Lire 99 Francs fait du bien. Laissez-vous déranger, même si c’est désagréable, parce que l’on parle de nos vies. On ne changera pas le monde, mais on peut encore armer nos esprits. Éteignez vos télés.

Juliette Descubes

Plaidoyer pour l’altruisme, quel intérêt aujourd’hui ?

CouverturePlaidoyer pour l’altruisme est un véritable manifeste sur cette attitude de dévouement et de désintéressement face aux autres, un abandon total de sa propre individualité au profit de son prochain. Se dessine, au fil des pages, un constat d’urgence sur notre société dans bien des domaines comme la psychologie, les sciences, l’économie, l’écologie… Les six chapitres de l’ouvrage se succèdent et s’orchestrent autour de l’altruisme chez les hommes, les enfants, la nature, par déclinaison des origines de la violence, du narcissisme, de l’égoïsme…

Matthieu Ricard, moine bouddhiste depuis plus de quarante ans, nous explique que ses nombreuses rencontres dans des contrées différentes l’ont conduit sur le chemin de la bienveillance. Il nous donne ses clefs pour y puiser cette force et nous retrouver face à nous-mêmes pour méditer sur notre propre existence. Dans cette société où tout va très vite, il préconise de regarder autour de soi et prendre le temps de s’ouvrir à l’autre. Le progrès  gangrené  par l’homme va trop loin et détruit bien des choses.  Il nous force à regarder et analyser ses courants contraires. À première vue, cela relève d’une véritable  utopie, mais en y réfléchissant bien…

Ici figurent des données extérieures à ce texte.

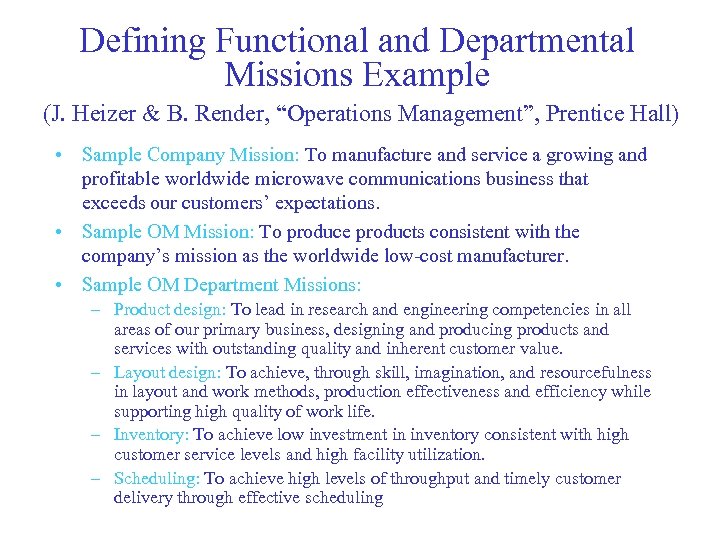 Defining Functional and Departmental Missions Example

(J. Heizer & B. Render, “Operations Management”, Prentice Hall)

• Sample Company Mission: To manufacture and service a growing and profitable worldwide microwave communications business that exceeds our customers’ expectations.

• Sample OM Mission: To produce products consistent with the company’s mission as the worldwide low-cost manufacturer.

• Sample OM Department Missions:

– Product design: To lead in research and engineering competencies in all areas of our primary business, designing and producing products and services with outstanding quality and inherent customer value.

– Layout design: To achieve, through skill, imagination, and resourcefulness in layout and work methods, production effectiveness and efficiency while supporting high quality of work life.

– Inventory: To achieve low investment in inventory consistent with high customer service levels and high facility utilization.

– Scheduling: To achieve high levels of throughput and timely customer delivery through effective scheduling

Beaucoup de lecteurs, en fermant ce livre, pourront se dire que leur nombril n’est effectivement pas le centre du monde. Cela rassure de savoir qu’une personne a pu revenir à des valeurs simples. 

Néanmoins, il me semble que cette lecture n’est pas à la portée de tous. L’ouvrage regorge de bons sentiments, de leçons d’observations sur son prochain. Il me parait impossible de faire un résumé succinct de cet écrit. Trop de sujets sont abordés. Beaucoup de scientifiques ou chercheurs sont cités ainsi que leurs thèses ou travaux, mais malheureusement très peu d’entre nous connaissent ces références. Nous pourrions citer ces personnalités, mais nous allons suivre les conseils de l’auteur et penser à notre prochain. La lecture de cet essai est difficile pour un public sans grande connaissance sur le sujet, même avec plusieurs dictionnaires. Lorsque nous réfléchissons à ce que nous apporte le contenu de ce livre, nous nous étonnons de ne pas arriver à y voir autre chose que la même parole donnée par un homme politique qui croit en ses convictions. Tout comme un grand chercheur – vivant chichement, contrairement à notre auteur qui lui vit en toute simplicité – qui espère trouver le remède miracle pour guérir le cancer, grâce à la même érudition et la même force de conviction, il souhaite lui aussi améliorer l’humanité.

Matthieu RicardSa réflexion peut être guidée par un besoin de reconnaissance éternelle. Le fait de coucher sur papier son idéologie est déjà en soi une preuve de narcissisme. Pourquoi Matthieu Ricard a-t-il décidé d’écrire puisqu’il participe déjà à de nombreuses conférences et interviews ?

Sûrement parce qu’il est vrai que les écrits restent et les paroles s’envolent…

Son livre fait penser à celui de Paulo Coelho intitulé Manuel du guerrier de la lumière, car le but est identique : donner une ligne de conduite à suivre pour vivre. Mais chaque individu est différent et le pouvoir de vivre ensemble est de cultiver ces différences.

L’altruisme consiste avant tout à une totale abnégation de sa personne pour le bien des autres.  Ainsi l’anonymat resterait la meilleure des récompenses.  

Malgré tout, il est difficile de ne pas trouver cet homme remarquable par son parcours et sa vision du monde. J’espère simplement qu’il est vraiment guidé par ses écrits… Une lueur d’espoir sera toujours la bienvenue dans notre société.